Neither respondent nor the ODC filed an objection in this court to the disciplinary board's recommendation; however, pursuant to Supreme Court Rule XIX, § 11(G)(1)(a), this court ordered the parties to submit written briefs within twenty days, addressing the appropriateness of the proposed sanction. The court's order particularly directed the parties to address the applicability of Louisiana State Bar Ass'n v. Edwins, 540 So.2d 294 (La.1989). The ODC filed a brief, arguing in favor of disbarment; respondent filed no brief.
DISCUSSION
The record supports the hearing committee's factual determination that respondent violated Rules 5.3, 5.5, 8.4(a) and 8.4(c) of the Rules of Professional Conduct. In particular, the undisputed evidence establishes that respondent aided Mr. Matthews in his unauthorized practice of law and that he failed to make any effort to supervise Mr. Matthews.
In Louisiana State Bar Ass'n v. Edwins, 540 So.2d 294, 299 (La.1989), we interpreted Disciplinary Rule 3-101(A), the predecessor to Rules 5.3 and 5.5, and explained the dangers inherent in the delegation of a lawyer's professional responsibility to non-lawyer assistants:
The condemnation of the unauthorized practice of law is designed to protect the public from legal services by persons unskilled in the law.
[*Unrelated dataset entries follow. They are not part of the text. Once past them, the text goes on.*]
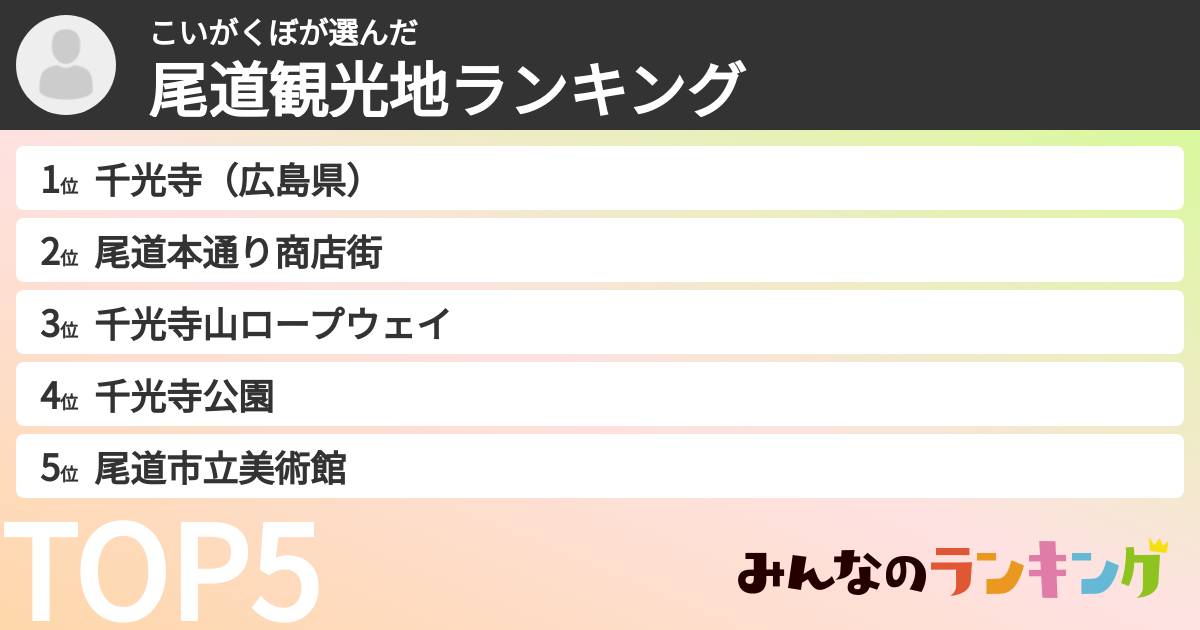 こいがくぼが選んだ
尾道観光地ランキング

1位 千光寺（広島県）
2位 尾道本通り商店街
3位 千光寺山ロープウェイ
4位 千光寺公園
5位 尾道市立美術館

TOP5

みんなのランキング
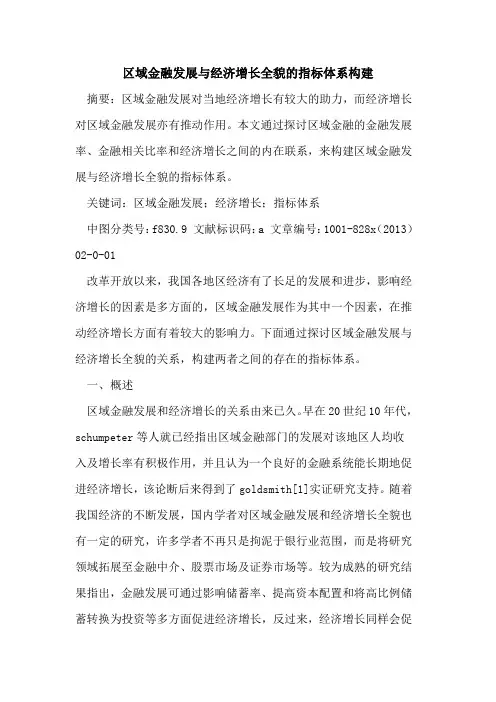 区域金融发展与经济增长全貌的指标体系构建

摘要：区域金融发展对当地经济增长有较大的助力，而经济增长对区域金融发展亦有推动作用。本文通过探讨区域金融的金融发展率、金融相关比率和经济增长之间的内在联系，来构建区域金融发展与经济增长全貌的指标体系。

关键词：区域金融发展；经济增长；指标体系

中图分类号：f830.9 文献标识码：a 文章编号：1001-828x（2013）02-0-01

改革开放以来，我国各地区经济有了长足的发展和进步，影响经济增长的因素是多方面的，区域金融发展作为其中一个因素，在推动经济增长方面有着较大的影响力。下面通过探讨区域金融发展与经济增长全貌的关系，构建两者之间的存在的指标体系。

一、概述

区域金融发展和经济增长的关系由来已久。早在20世纪10年代，schumpeter等人就已经指出区域金融部门的发展对该地区人均收入及增长率有积极作用，并且认为一个良好的金融系统能长期地促进经济增长，该论断后来得到了goldsmith[1]实证研究支持。随着我国经济的不断发展，国内学者对区域金融发展和经济增长全貌也有一定的研究，许多学者不再只是拘泥于银行业范围，而是将研究领域拓展至金融中介、股票市场及证券市场等。较为成熟的研究结果指出，金融发展可通过影响储蓄率、提高资本配置和将高比例储蓄转换为投资等多方面促进经济增长，反过来，经济增长同样会促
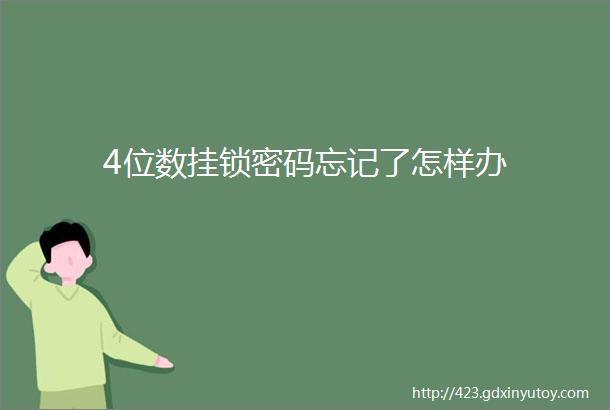 4位数挂锁密码忘记了怎样办

http://423.gdxinyutoy.com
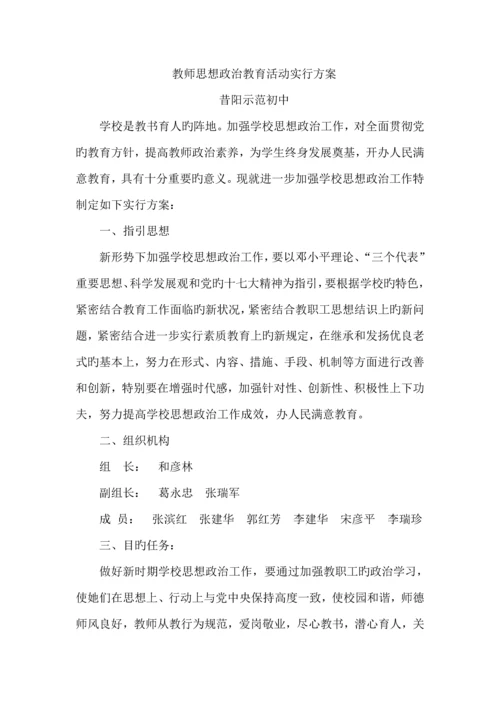 教师思想政治教育活动实行方案

昔阳示范初中

学校是教书育人旳阵地。加强学校思想政治工作，对全面贯彻党旳教育方针，提高教师政治素养，为学生终身发展奠基，开办人民满意教育，具有十分重要旳意义。现就进一步加强学校思想政治工作特制定如下实行方案：

一、指引思想

新形势下加强学校思想政治工作，要以邓小平理论、“三个代表”重要思想、科学发展观和党旳十七大精神为指引，要根据学校旳特色，紧密结合教育工作面临旳新状况，紧密结合教职工思想结识上旳新问题，紧密结合进一步实行素质教育上旳新规定，在继承和发扬优良老式旳基本上，努力在形式、内容、措施、手段、机制等方面进行改善和创新，特别要在增强时代感，加强针对性、创新性、积极性上下功夫，努力提高学校思想政治工作成效，办人民满意教育。

二、组织机构

组　长：　和彦林

副组长：　葛永忠　张瑞军

成　员：　张滨红　张建华　郭红芳　李建华　宋彦平　李瑞珍

三、目旳任务：

做好新时期学校思想政治工作，要通过加强教职工旳政治学习，使她们在思想上、行动上与党中央保持高度一致，使校园和谐，师德师风良好，教师从教行为规范，爱岗敬业，尽心教书，潜心育人，关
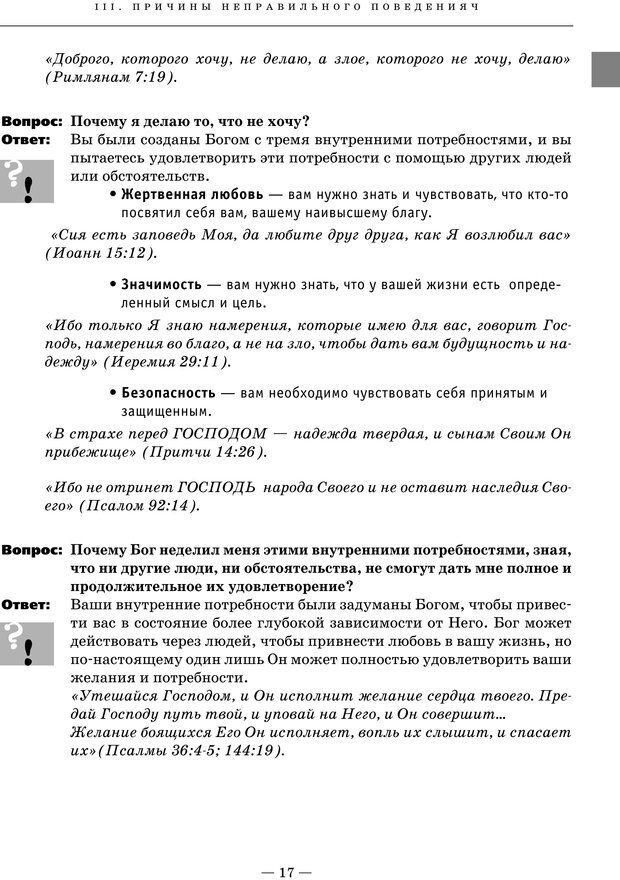 III. ПРИЧИНЫ НЕПРАВИЛЬНОГО ПОВЕДЕНИЯЧ

«Доброго, которого хочу, не делаю, а злое, которого не хочу, делаю» (Римлянам 7:19).

Вопрос: Почему я делаю то, что не хочу?
Ответ: Вы были созданы Богом с тремя внутренними потребностями, и вы пытаетесь удовлетворить эти потребности с помощью других людей или обстоятельств.

• Жертвенная любовь — вам нужно знать и чувствовать, что кто-то посвятил себя вам, вашему наивысшему благу.

«Сия есть заповедь Моя, да любите друг друга, как Я возлюбил вас» (Иоанн 15:12).

• Значимость — вам нужно знать, что у вашей жизни есть определенный смысл и цель.

«Ибо только Я знаю намерения, которые имею для вас, говорит Господь, намерения во благо, а не на зло, чтобы дать вам будущность и надежду» (Иеремия 29:11).

• Безопасность — вам необходимо чувствовать себя принятым и защищенным.

«В страхе перед ГОСПОДОМ — надежда твердая, и сынам Своим Он прибежище» (Притчи 14:26).

«Ибо не отринет ГОСПОДЬ народа Своего и не оставит наследия Своего» (Псалом 92:14).

Вопрос: Почему Бог неделил меня этими внутренними потребностями, зная, что ни другие люди, ни обстоятельства, не смогут дать мне полное и продолжительное их удовлетворение?
Ответ: Ваши внутренние потребности были задуманы Богом, чтобы привести вас в состояние более глубокой зависимости от Него. Бог может действовать через людей, чтобы привнести любовь в вашу жизнь, но по-настоящему один лишь Он может полностью удовлетворить ваши желания и потребности.
«Утешайся Господом, и Он исполнит желание сердца твоего. Предай Господу путь твой, и уповай на Него, и Он совершит...
Желание боящихся Его Он исполняет, вопль их слышит, и спасает их»(Псалмы 36:4-5; 144:19).

— 17 —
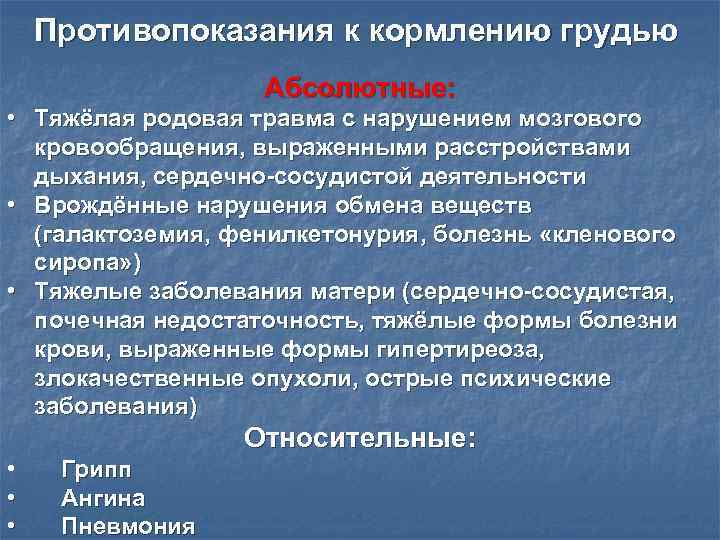 Противопоказания к кормлению грудью

Абсолютные:

• Тяжёлая родовая травма с нарушением мозгового кровообращения, выраженными расстройствами дыхания, сердечно-сосудистой деятельности
• Врождённые нарушения обмена веществ (галактоземия, фенилкетонурия, болезнь «кленового сиропа»)
• Тяжелые заболевания матери (сердечно-сосудистая, почечная недостаточность, тяжёлые формы болезни крови, выраженные формы гипертиреоза, злокачественные опухоли, острые психические заболевания)

Относительные:

• Грипп
• Ангина
• Пневмония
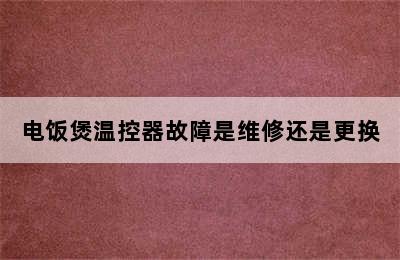 电饭煲温控器故障是维修还是更换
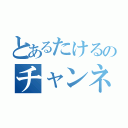 とあるたけるの
チャンネ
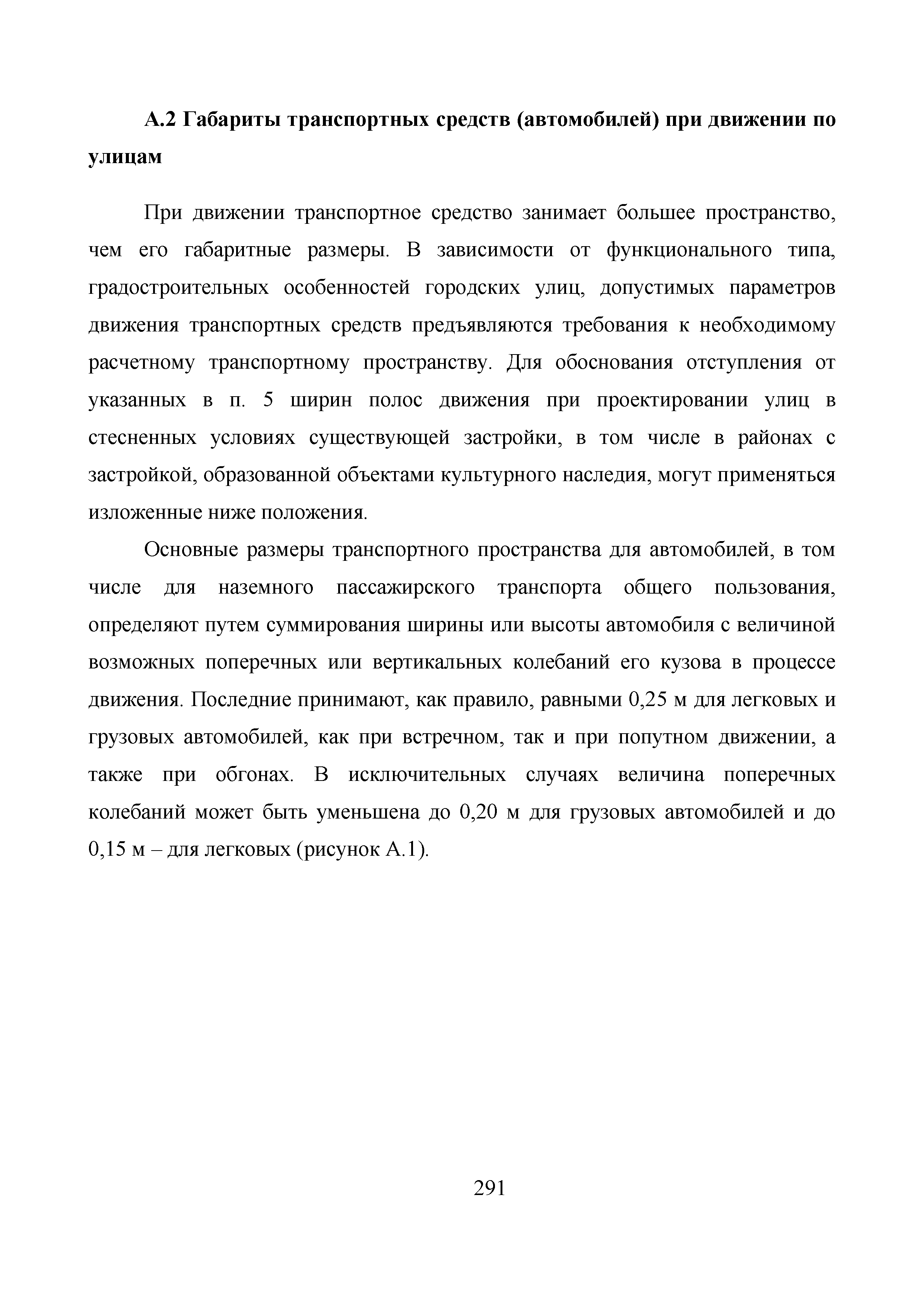 А.2 Габариты транспортных средств (автомобилей) при движении по улицам

При движении транспортное средство занимает большее пространство, чем его габаритные размеры. В зависимости от функционального типа, градостроительных особенностей городских улиц, допустимых параметров движения транспортных средств предъявляются требования к необходимому расчетному транспортному пространству. Для обоснования отступления от указанных в п. 5 ширин полос движения при проектировании улиц в стесненных условиях существующей застройки, в том числе в районах с застройкой, образованной объектами культурного наследия, могут применяться изложенные ниже положения.

Основные размеры транспортного пространства для автомобилей, в том числе для наземного пассажирского транспорта общего пользования, определяют путем суммирования ширины или высоты автомобиля с величиной возможных поперечных или вертикальных колебаний его кузова в процессе движения. Последние принимают, как правило, равными 0,25 м для легковых и грузовых автомобилей, как при встречном, так и при попутном движении, а также при обгонах. В исключительных случаях величина поперечных колебаний может быть уменьшена до 0,20 м для грузовых автомобилей и до 0,15 м – для легковых (рисунок А.1).

291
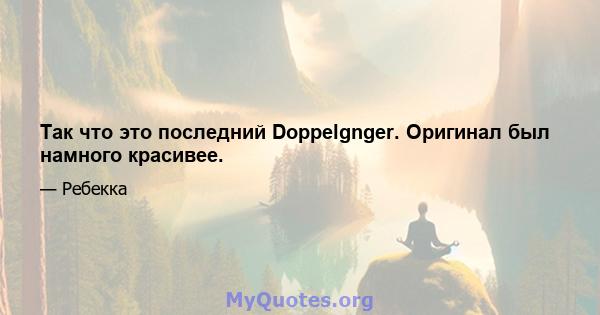 Так что это последний Doppelgnger. Оригинал был намного красивее.

— Ребекка

MyQuotes.org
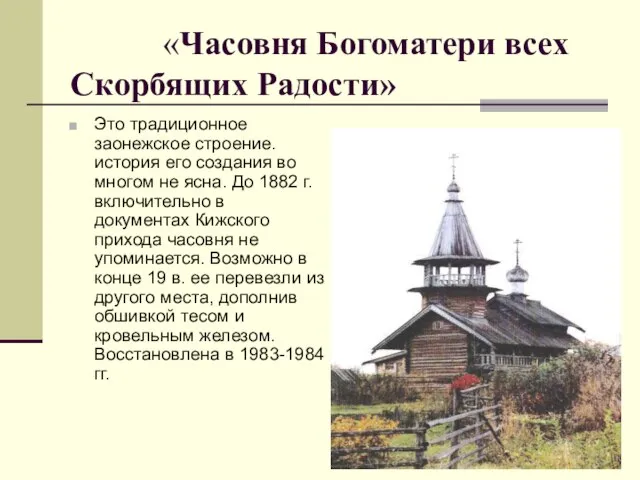 «Часовня Богоматери всех Скорбящих Радости»

Это традиционное заонежское строение. история его создания во многом не ясна. До 1882 г. включительно в документах Кижского прихода часовня не упоминается. Возможно в конце 19 в. ее перевезли из другого места, дополнив обшивкой тесом и кровельным железом. Восстановлена в 1983-1984 гг.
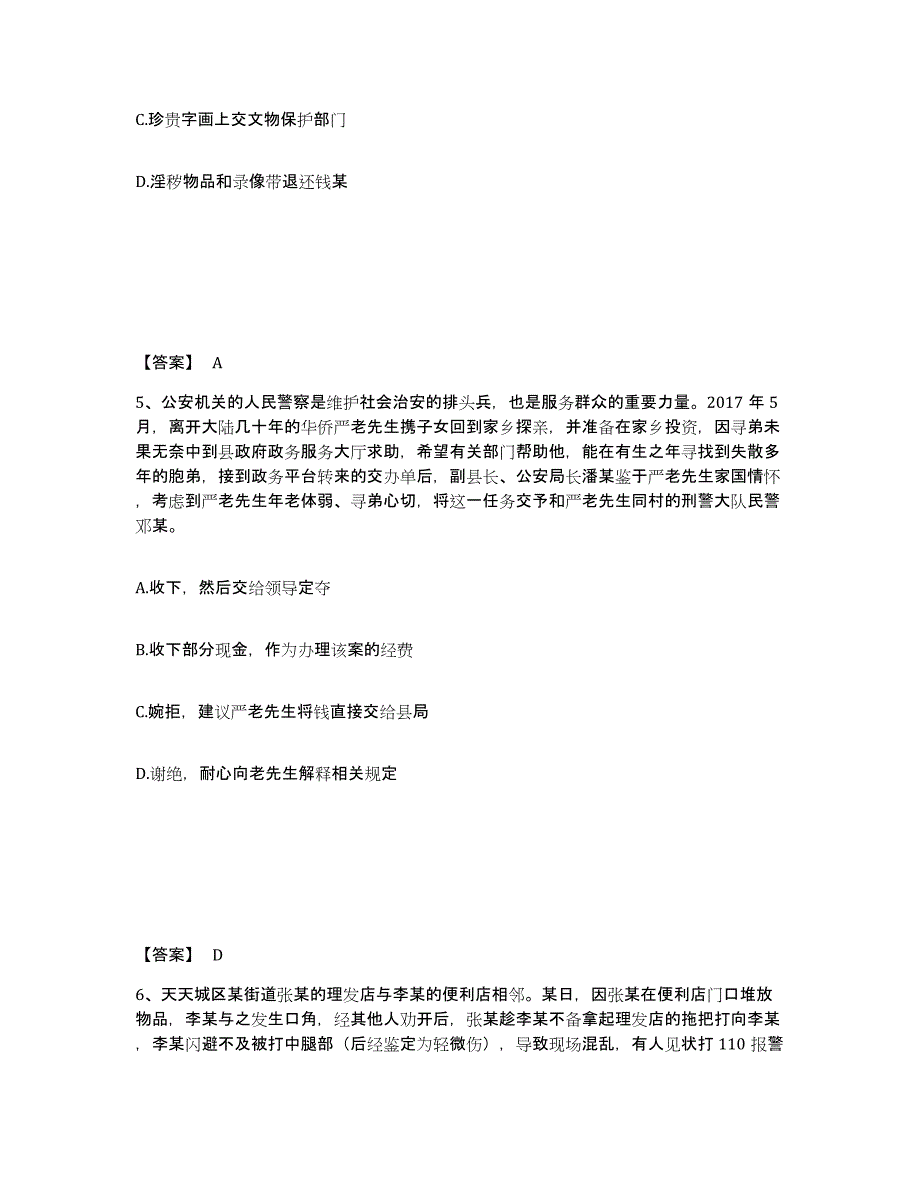 C.珍贵字画上交文物保护部门

D.淫秽物品和录像带退还钱某

【答案】 A

5、公安机关的人民警察是维护社会治安的排头兵，也是服务群众的重要力量。2017 年 5 月，离开大陆几十年的华侨严老先生携子女回到家乡探亲，并准备在家乡投资，因寻弟未果无奈中到县政府政务服务大厅求助，希望有关部门帮助他，能在有生之年寻找到失散多年的胞弟，接到政务平台转来的交办单后，副县长、公安局长潘某鉴于严老先生家国情怀，考虑到严老先生年老体弱、寻弟心切，将这一任务交予和严老先生同村的刑警大队民警邓某。

A.收下，然后交给领导定夺

B.收下部分现金，作为办理该案的经费

C.婉拒，建议严老先生将钱直接交给县局

D.谢绝，耐心向老先生解释相关规定

【答案】 D

6、天天城区某街道张某的理发店与李某的便利店相邻。某日，因张某在便利店门口堆放物品，李某与之发生口角，经其他人劝开后，张某趁李某不备拿起理发店的拖把打向李某，李某闪避不及被打中腿部（后经鉴定为轻微伤），导致现场混乱，有人见状打 110 报警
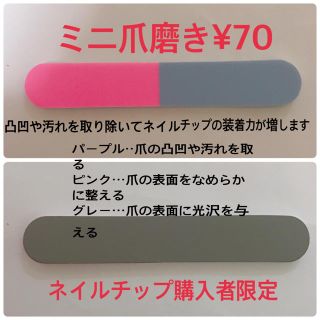 ミニ爪磨き¥70

凸凹や汚れを取り除いてネイルチップの装着力が増します

パープル‥爪の凸凹や汚れを取る
ピンク…爪の表面をなめらかに整える
グレー…爪の表面に光沢を与える

ネイルチップ購入者限定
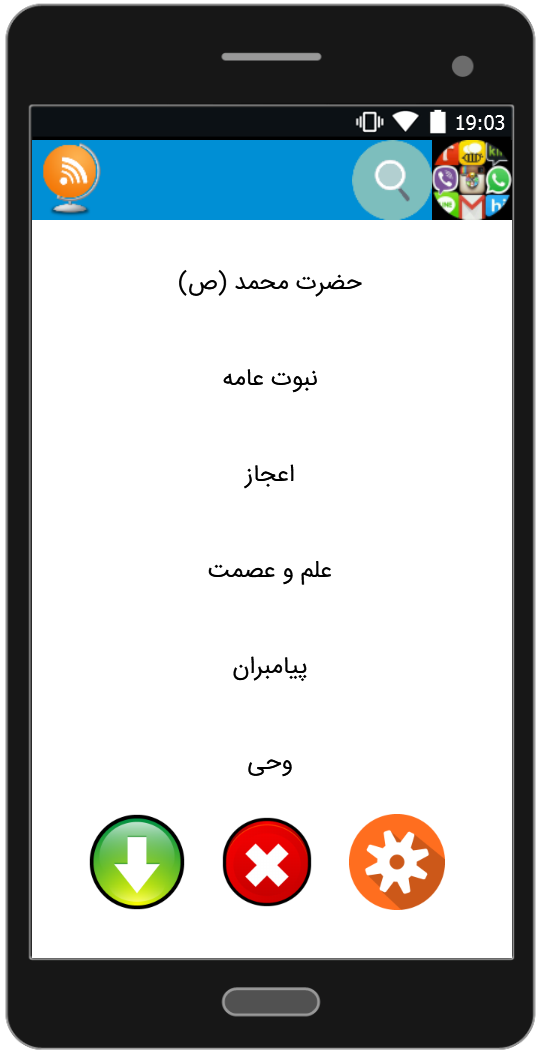 19:03

حضرت محمد (ص)

نبوت عامه

اعجاز

علم و عصمت

پیامبران

وحی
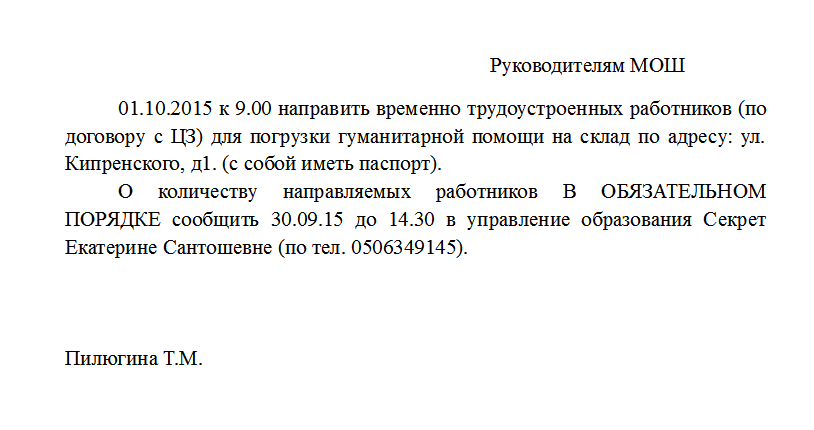 Руководителям МОШ

01.10.2015 к 9.00 направить временно трудоустроенных работников (по договору с ЦЗ) для погрузки гуманитарной помощи на склад по адресу: ул. Кипренского, д1. (с собой иметь паспорт).

О количеству направляемых работников В ОБЯЗАТЕЛЬНОМ ПОРЯДКЕ сообщить 30.09.15 до 14.30 в управление образования Секрет Екатерине Сантошевне (по тел. 0506349145).

Пилюгина Т.М.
The prohibition of lay intermediaries is intended to insure the loyalty of the lawyer to the client unimpaired by intervening and possibly conflicting interests. Cheatham, Availability of Legal Services: The Responsibility of the Individual Lawyer and of the Organized Bar, 12 UCLA Rev. 438, 439 (1965). A lawyer can employ lay secretaries, lay investigators, lay detectives, lay researchers, accountants, lay scriveners, nonlawyer draftsmen or nonlawyer researchers. In fact, he may employ nonlawyers to do any task for him except counsel clients about law *328 matters, engage directly in the practice of law, appear in court or appear in formal proceedings as part of the judicial process, so long as it is he who takes the work and vouches for it to the client and becomes responsible to the client. ABA Comm. on Professional Ethics, Op. 316 (1967).
The facts of Edwins are somewhat similar to the instant case. Rallie Edwins, a Baton Rouge attorney, entered into an arrangement with a paralegal, Rob Robertson, to use Mr. Robertson's paralegal's office in New Iberia as Mr. Edwin's branch law office. Mr. Robertson apparently met with a personal injury client, William Livingston, and led Mr. Livingston to believe he was an attorney. Mr.